== PROVIDED MATERIAL

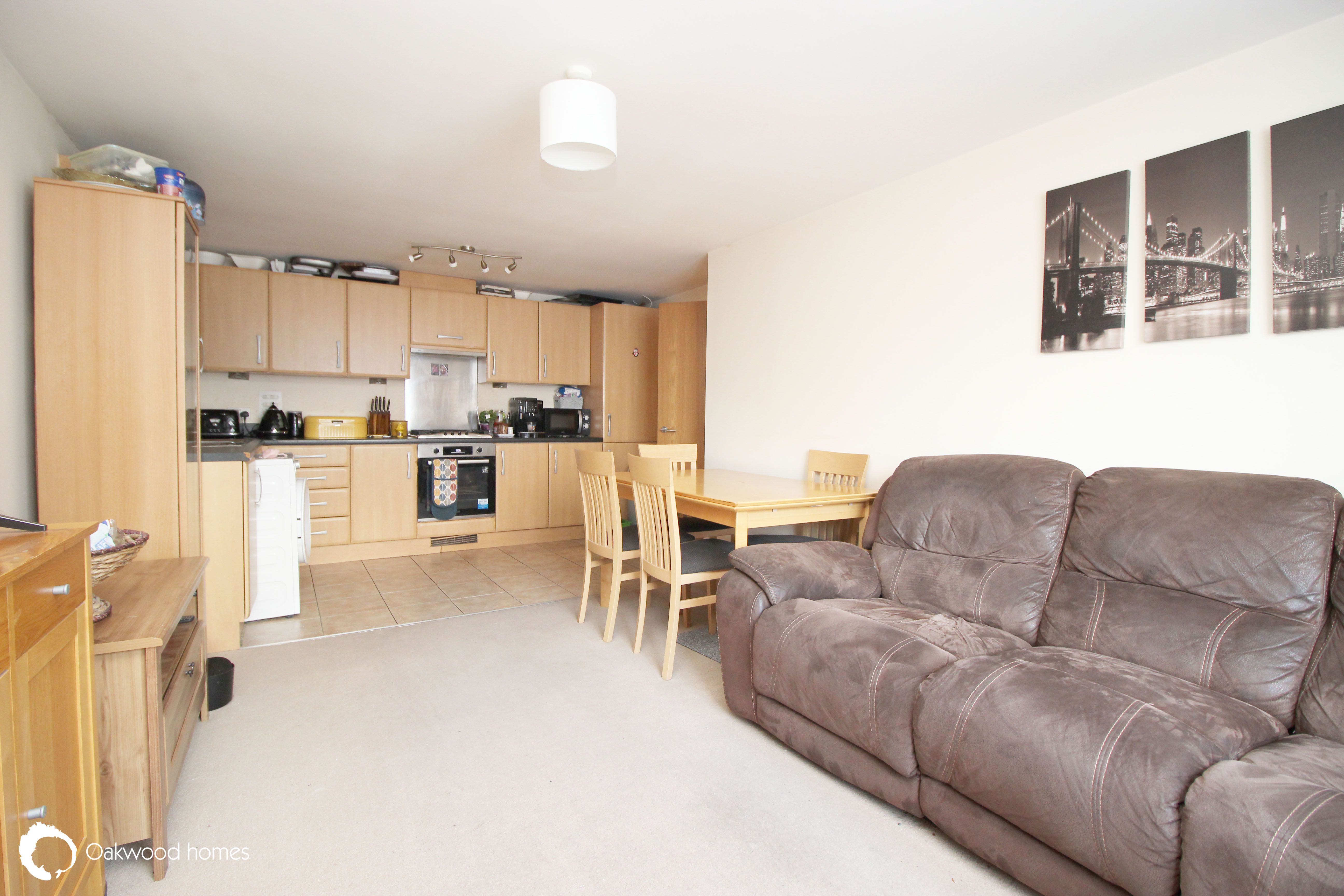 2 bed flat for sale in Cecilia Apartments, Ramsgate  - Property Image 10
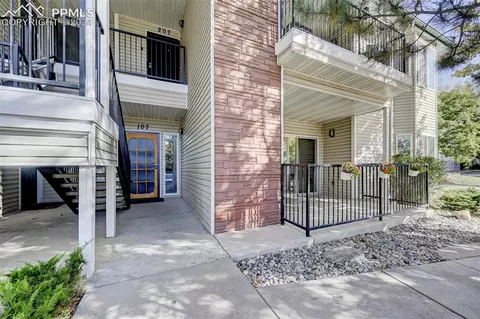 2094 Legacy Ridge Vw #107, Colorado Springs, CO 80910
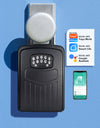 K4——Waterproof Smart Key Storage Secret Box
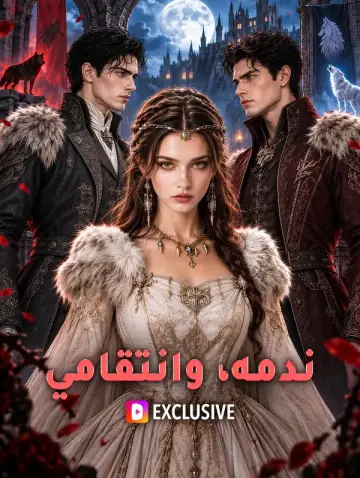 ندمه، وانتقامي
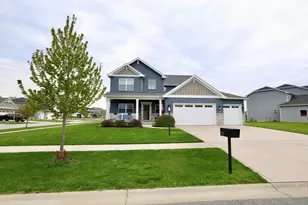 11555 Newton St, Crown Point, IN 46307 - Photo 2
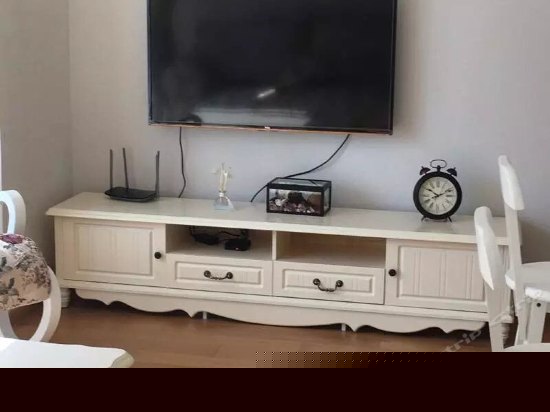 一卧室主题体验套房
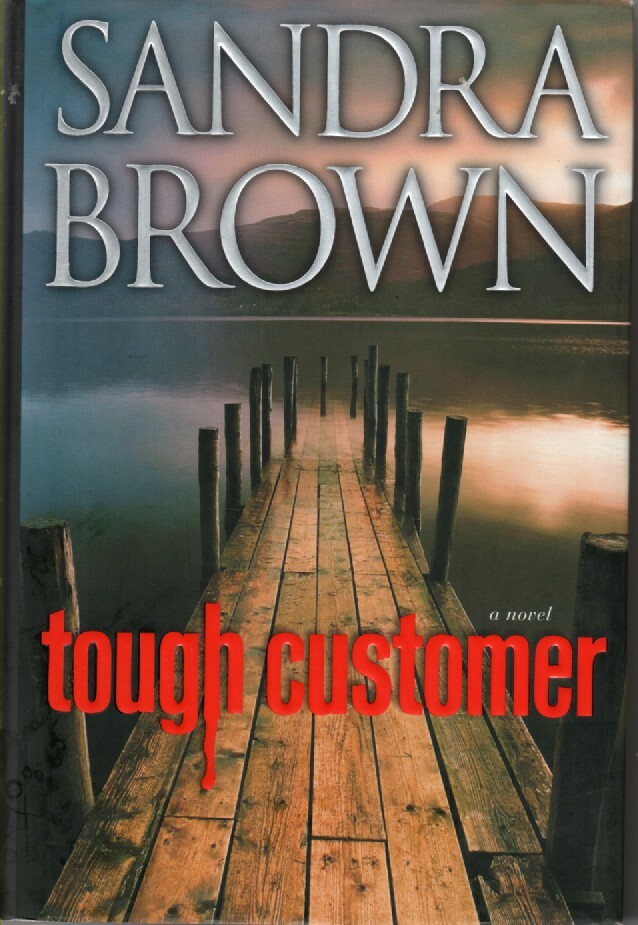 Tough Customer-image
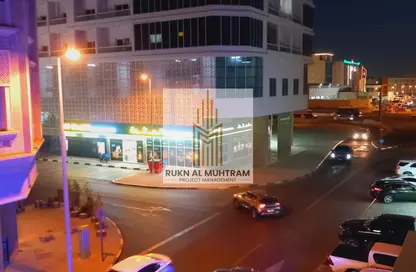 Apartment - 1 Bedroom - 1 Bathroom for rent in Al Thani Muwaileh - Muwaileh Commercial - Sharjah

====

— PROBLEM TO SOLVE —
Rewrite the entries above as a JSON list of strings, one string for each line of text, leaving out blank lines and the pictures themselves.

— EXPECTED OUTPUT —
[
  " 2 bed flat for sale in Cecilia Apartments, Ramsgate  - Property Image 10",
  " 2094 Legacy Ridge Vw #107, Colorado Springs, CO 80910",
  " K4——Waterproof Smart Key Storage Secret Box",
  " ندمه، وانتقامي",
  " 11555 Newton St, Crown Point, IN 46307 - Photo 2",
  " 一卧室主题体验套房",
  " Tough Customer-image",
  " Apartment - 1 Bedroom - 1 Bathroom for rent in Al Thani Muwaileh - Muwaileh Commercial - Sharjah"
]